Directive: Copy the data from the line that contains "In this image, how" to its last line, exactly, including both of those lines and leaving out everything before.
━━━━━ Given entries
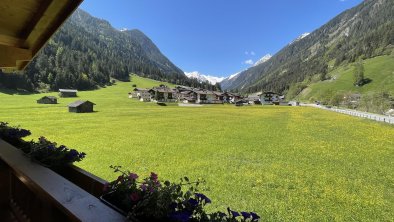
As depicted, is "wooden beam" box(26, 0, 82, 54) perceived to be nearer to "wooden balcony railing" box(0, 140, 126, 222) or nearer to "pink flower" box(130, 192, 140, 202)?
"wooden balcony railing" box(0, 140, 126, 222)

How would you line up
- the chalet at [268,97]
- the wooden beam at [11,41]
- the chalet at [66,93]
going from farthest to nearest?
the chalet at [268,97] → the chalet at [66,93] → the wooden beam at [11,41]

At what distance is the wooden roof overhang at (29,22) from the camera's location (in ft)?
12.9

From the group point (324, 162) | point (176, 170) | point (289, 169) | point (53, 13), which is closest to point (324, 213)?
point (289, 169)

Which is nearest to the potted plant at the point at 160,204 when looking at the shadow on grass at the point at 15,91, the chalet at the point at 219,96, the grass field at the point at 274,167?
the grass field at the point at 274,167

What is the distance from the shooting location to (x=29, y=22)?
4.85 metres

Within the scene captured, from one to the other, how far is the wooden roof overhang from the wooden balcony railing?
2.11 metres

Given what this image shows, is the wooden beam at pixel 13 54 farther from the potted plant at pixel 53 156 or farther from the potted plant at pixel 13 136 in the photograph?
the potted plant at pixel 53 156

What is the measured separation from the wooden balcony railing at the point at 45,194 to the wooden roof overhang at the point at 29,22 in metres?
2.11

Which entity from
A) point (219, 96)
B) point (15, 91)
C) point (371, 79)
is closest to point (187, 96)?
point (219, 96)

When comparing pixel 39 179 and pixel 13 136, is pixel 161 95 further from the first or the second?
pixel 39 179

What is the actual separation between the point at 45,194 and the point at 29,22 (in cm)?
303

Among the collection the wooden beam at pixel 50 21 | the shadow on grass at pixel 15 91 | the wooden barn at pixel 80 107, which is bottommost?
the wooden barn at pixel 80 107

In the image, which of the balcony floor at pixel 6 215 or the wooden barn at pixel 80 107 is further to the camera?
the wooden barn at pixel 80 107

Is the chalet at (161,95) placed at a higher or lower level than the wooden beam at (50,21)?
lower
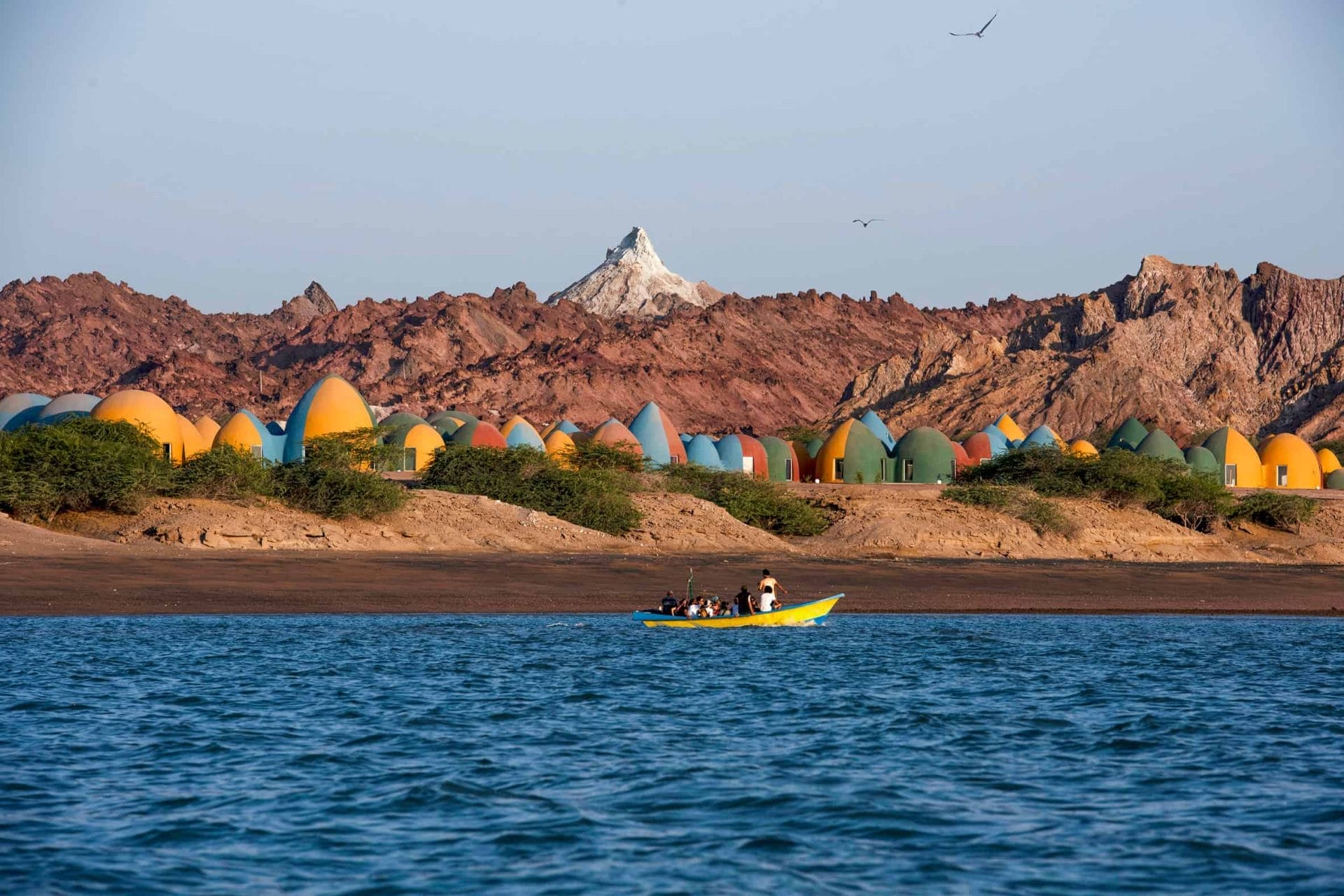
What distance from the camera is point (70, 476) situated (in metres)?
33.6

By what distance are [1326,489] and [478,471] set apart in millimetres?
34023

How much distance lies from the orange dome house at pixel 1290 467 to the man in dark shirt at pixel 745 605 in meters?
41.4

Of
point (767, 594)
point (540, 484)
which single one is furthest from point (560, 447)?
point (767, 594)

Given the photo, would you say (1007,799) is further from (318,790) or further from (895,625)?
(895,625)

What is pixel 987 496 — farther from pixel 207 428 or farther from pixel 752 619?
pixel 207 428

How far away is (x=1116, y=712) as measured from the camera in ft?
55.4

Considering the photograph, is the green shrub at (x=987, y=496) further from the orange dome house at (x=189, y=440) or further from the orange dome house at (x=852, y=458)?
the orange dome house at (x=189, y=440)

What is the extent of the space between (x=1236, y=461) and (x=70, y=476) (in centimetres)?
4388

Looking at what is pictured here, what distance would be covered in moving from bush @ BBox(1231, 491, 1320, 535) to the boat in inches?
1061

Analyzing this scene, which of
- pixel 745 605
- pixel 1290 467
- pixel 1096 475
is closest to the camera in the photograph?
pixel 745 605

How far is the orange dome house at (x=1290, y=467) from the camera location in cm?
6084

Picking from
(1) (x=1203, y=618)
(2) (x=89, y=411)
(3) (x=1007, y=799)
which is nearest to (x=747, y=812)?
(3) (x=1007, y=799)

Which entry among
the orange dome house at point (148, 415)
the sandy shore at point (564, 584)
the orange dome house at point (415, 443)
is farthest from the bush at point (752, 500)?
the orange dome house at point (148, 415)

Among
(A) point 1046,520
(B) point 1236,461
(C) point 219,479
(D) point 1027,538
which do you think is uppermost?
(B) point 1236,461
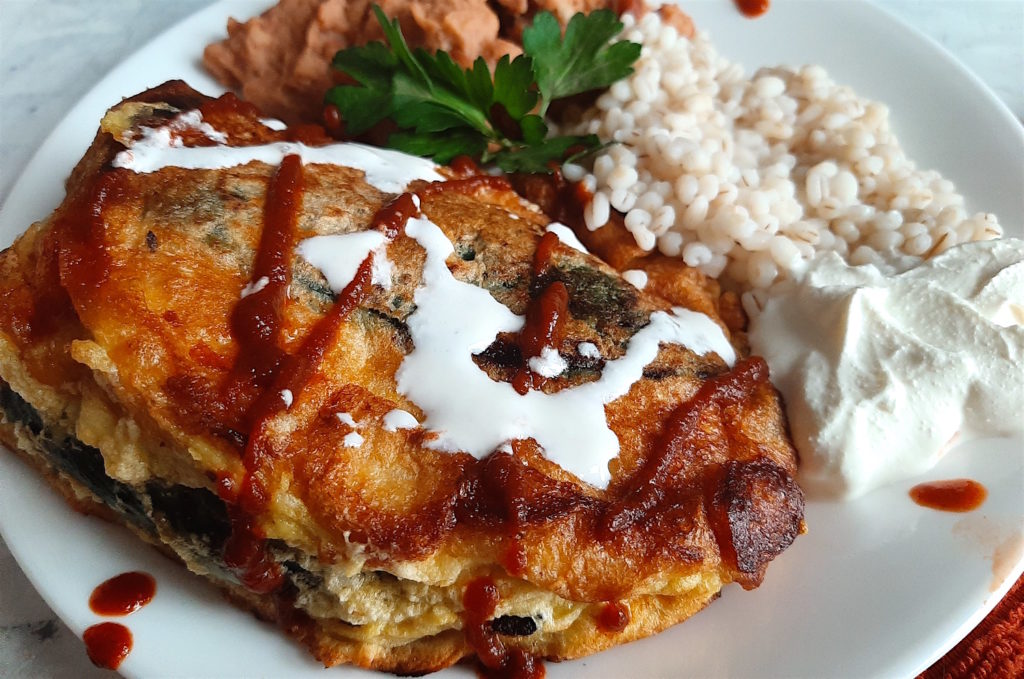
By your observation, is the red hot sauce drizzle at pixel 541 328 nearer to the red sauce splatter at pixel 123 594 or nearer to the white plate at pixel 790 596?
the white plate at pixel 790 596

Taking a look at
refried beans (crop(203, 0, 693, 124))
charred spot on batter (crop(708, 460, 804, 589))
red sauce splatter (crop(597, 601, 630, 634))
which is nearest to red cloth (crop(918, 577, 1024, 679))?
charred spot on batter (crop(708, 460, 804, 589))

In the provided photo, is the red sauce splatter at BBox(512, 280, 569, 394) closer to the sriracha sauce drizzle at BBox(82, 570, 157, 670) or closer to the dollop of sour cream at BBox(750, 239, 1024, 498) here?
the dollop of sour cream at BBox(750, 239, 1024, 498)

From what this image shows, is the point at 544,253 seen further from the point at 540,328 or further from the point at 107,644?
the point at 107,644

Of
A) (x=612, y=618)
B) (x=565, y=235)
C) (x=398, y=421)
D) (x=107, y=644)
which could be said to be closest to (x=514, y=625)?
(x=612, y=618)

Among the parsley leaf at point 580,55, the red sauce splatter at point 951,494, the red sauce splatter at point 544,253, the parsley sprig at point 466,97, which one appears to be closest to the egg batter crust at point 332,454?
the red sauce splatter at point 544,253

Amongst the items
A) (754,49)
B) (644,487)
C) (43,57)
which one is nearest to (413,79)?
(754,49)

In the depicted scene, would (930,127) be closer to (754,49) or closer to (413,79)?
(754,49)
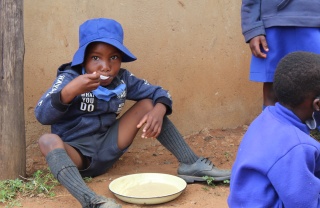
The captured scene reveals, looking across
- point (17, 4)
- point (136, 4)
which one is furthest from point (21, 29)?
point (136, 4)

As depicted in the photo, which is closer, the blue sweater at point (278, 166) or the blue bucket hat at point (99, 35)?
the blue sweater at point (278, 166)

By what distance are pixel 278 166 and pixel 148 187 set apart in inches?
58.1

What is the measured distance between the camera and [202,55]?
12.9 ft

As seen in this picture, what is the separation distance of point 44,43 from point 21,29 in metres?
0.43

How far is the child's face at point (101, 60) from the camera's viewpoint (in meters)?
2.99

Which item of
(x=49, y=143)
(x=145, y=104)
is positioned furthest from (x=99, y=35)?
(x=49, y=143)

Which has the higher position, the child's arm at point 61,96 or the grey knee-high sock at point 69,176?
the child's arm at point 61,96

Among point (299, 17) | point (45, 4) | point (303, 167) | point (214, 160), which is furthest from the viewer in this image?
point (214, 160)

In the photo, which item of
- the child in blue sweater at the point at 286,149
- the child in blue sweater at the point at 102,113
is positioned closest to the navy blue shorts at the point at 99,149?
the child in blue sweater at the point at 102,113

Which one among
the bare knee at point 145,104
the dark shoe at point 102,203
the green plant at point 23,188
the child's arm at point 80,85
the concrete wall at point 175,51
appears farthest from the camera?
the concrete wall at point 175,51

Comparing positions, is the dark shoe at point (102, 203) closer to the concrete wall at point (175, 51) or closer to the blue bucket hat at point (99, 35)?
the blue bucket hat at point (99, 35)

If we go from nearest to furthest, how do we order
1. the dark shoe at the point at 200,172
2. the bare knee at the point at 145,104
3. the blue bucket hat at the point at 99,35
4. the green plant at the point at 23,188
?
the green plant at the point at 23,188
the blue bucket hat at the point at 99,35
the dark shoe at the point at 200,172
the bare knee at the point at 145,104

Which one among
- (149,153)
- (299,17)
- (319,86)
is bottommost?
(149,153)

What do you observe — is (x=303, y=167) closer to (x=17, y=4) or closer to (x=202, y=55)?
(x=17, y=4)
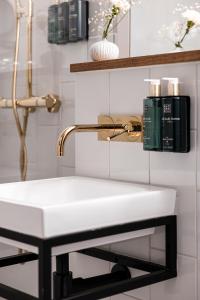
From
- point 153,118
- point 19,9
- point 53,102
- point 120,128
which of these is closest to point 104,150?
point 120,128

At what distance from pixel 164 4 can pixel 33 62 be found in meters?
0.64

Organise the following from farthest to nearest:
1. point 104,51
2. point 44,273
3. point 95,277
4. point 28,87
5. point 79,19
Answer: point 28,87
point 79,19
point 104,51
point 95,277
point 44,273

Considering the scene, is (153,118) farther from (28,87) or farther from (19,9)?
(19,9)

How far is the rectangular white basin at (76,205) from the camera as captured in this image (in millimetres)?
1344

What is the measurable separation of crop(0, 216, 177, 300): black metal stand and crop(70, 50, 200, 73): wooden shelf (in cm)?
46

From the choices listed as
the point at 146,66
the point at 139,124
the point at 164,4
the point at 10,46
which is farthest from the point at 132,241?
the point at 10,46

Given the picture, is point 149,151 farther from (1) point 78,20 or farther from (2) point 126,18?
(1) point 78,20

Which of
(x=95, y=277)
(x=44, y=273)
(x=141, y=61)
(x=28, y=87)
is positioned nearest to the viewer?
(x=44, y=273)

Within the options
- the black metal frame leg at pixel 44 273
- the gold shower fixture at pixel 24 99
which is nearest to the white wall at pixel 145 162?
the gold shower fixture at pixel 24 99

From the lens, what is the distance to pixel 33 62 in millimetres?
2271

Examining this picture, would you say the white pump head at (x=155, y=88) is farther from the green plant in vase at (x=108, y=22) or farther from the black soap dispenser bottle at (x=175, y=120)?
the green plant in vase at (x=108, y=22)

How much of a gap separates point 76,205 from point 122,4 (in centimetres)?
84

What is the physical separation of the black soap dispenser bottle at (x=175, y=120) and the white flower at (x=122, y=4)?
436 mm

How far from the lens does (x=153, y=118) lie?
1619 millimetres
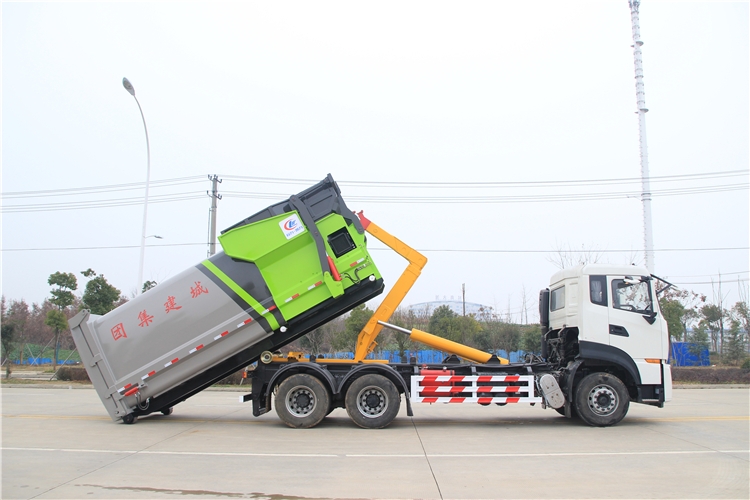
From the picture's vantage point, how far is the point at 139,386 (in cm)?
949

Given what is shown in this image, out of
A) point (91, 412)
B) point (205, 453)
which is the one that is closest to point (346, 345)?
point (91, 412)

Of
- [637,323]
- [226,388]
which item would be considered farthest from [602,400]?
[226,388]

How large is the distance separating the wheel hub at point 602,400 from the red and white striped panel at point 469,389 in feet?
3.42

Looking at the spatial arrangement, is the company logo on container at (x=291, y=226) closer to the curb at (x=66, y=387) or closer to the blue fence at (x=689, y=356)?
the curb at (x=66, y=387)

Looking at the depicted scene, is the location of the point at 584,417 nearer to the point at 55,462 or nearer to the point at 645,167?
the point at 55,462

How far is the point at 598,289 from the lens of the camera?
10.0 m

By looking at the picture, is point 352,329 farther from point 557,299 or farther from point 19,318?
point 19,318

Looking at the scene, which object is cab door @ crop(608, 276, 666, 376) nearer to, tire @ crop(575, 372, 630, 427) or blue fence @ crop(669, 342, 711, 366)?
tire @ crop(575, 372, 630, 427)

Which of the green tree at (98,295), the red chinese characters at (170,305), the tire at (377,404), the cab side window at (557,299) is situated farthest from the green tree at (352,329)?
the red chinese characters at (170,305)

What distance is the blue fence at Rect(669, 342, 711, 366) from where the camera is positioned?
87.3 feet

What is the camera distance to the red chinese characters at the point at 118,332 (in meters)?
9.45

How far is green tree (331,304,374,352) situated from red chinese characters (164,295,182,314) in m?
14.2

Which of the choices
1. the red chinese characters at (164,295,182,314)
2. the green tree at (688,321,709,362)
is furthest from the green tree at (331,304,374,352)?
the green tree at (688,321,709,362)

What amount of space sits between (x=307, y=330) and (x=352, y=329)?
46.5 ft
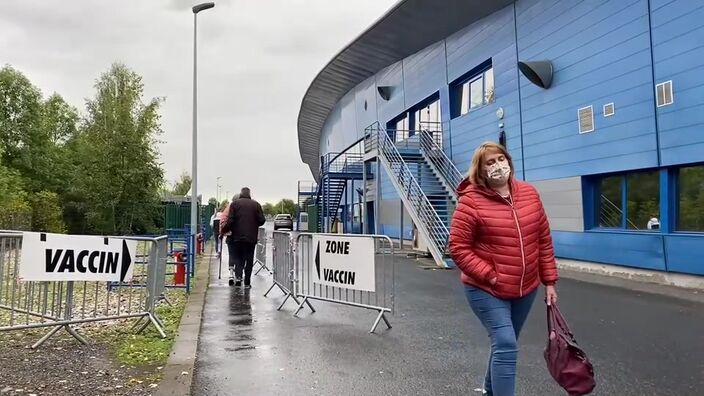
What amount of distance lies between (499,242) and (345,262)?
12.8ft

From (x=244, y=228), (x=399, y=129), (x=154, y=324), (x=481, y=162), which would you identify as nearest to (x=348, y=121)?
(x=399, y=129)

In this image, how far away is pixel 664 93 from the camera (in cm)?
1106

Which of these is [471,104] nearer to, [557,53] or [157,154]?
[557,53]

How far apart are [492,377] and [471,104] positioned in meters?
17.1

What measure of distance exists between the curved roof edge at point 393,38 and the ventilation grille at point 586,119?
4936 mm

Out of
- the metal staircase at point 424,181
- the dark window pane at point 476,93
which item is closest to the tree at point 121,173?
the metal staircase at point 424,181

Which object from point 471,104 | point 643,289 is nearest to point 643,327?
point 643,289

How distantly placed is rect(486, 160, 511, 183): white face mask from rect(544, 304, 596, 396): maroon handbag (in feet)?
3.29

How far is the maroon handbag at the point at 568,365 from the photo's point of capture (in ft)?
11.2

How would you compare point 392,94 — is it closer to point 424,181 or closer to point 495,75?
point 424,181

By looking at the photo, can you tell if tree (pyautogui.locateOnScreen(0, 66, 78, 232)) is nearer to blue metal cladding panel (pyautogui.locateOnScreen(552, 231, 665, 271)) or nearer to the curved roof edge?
━━━━━━━━━━
Solution to the exercise:
In this image, how far away is pixel 664 93 from the camera (in cm)?
1106

Which of these is [471,104] nearer to, [557,53] or [157,154]?
[557,53]

How far apart are [492,377] and [471,104] positioned in meters?
17.1

What measure of distance exists between the curved roof edge at point 393,38 and the ventilation grille at point 586,119?
4936 mm

Out of
- the metal staircase at point 424,181
- the dark window pane at point 476,93
which item is closest to the tree at point 121,173?
the metal staircase at point 424,181

Which object from point 471,104 | point 643,289 is nearest to point 643,327?
point 643,289

How distantly placed is rect(486, 160, 511, 183): white face mask from rect(544, 304, 596, 396): maroon handbag (in feet)?
3.29

How far is the maroon handbag at the point at 568,365 from the photo's point of capture (in ft)?
11.2

How would you compare point 392,94 — is it closer to point 424,181 or closer to point 495,75?
point 424,181

By looking at the photo, can you tell if tree (pyautogui.locateOnScreen(0, 66, 78, 232)) is nearer to blue metal cladding panel (pyautogui.locateOnScreen(552, 231, 665, 271)) or nearer to the curved roof edge?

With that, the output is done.